Many people, myself included, joined the tech industry because we believed we would build something cool that could change the world. No one told me that it would just be a constant flood of top-down requests from leaders who barely understand the product, let alone what customers want. But I digress. I will save my rants about the tech industry for a future post.
You are definitely not alone in this feeling. I feel this and many others I know are in the same nauseating soul crushing boat. This boat sucks. I have a friend who programs and speaks endlessly about how much AI is a helper but not a solution, and any manager who thinks otherwise is more clearly exposing how little they understand about it than anything. I am glad you sharing your “rebellion” with us on substack as I’m sure many of us look forward to feeling less alone by sharing in your ennui and existential dread even if we wish we were sharing in our success and mutual billionairyness (it’s a word now…). I have been pondering whether to dive into this realm as I usually just write about the nerdy shit I find interesting, but, to your point, I feel like people need to hear these voices right now, especially when we all pretend not to feel this all day at work to get by.
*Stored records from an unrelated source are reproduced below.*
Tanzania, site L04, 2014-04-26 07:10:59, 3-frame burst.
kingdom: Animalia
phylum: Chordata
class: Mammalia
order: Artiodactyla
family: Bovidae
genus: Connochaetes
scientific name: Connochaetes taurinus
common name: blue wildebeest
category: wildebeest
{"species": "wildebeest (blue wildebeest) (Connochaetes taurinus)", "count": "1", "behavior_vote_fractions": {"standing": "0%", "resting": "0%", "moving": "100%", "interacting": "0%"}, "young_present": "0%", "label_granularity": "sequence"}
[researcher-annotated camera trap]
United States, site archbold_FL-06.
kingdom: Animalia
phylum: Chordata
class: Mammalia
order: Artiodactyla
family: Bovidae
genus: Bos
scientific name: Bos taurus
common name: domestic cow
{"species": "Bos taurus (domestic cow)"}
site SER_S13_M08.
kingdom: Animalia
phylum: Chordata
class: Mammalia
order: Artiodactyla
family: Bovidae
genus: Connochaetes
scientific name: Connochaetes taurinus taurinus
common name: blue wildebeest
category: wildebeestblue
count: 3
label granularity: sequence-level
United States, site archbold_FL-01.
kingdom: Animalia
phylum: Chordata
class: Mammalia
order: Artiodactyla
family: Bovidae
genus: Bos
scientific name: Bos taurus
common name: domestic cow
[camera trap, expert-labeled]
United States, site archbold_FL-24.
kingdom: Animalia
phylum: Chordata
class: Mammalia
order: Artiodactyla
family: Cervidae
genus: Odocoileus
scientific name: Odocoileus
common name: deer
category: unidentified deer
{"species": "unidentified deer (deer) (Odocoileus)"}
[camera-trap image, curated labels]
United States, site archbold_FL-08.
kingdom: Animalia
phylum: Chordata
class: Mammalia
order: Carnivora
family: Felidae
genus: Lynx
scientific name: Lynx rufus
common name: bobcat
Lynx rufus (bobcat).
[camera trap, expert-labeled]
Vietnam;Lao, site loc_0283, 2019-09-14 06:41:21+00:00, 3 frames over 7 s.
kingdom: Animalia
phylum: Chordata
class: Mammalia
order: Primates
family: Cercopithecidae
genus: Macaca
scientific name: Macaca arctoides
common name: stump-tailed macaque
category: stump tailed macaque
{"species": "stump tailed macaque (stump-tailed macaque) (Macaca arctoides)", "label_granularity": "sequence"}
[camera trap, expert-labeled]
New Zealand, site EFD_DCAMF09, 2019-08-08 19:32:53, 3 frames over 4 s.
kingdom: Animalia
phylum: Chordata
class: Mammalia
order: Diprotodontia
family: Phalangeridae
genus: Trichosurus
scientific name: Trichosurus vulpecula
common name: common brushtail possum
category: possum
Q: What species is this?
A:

I used to work at Amazon in Finance. Even though we are in different fields, my emotional experiences of working there found very similar to yours. I left for a job that ended up not panning out, and now I am confronting what I think to be ageism. I am a very young 52 and yet now am put out to pasture. It is a strange feeling. My advice to you is save as much as you possibly can and then get out to do something else or somewhere else for the rest of your life. Use them for the money and not the career satisfaction and have a plan you are working towards for a better life.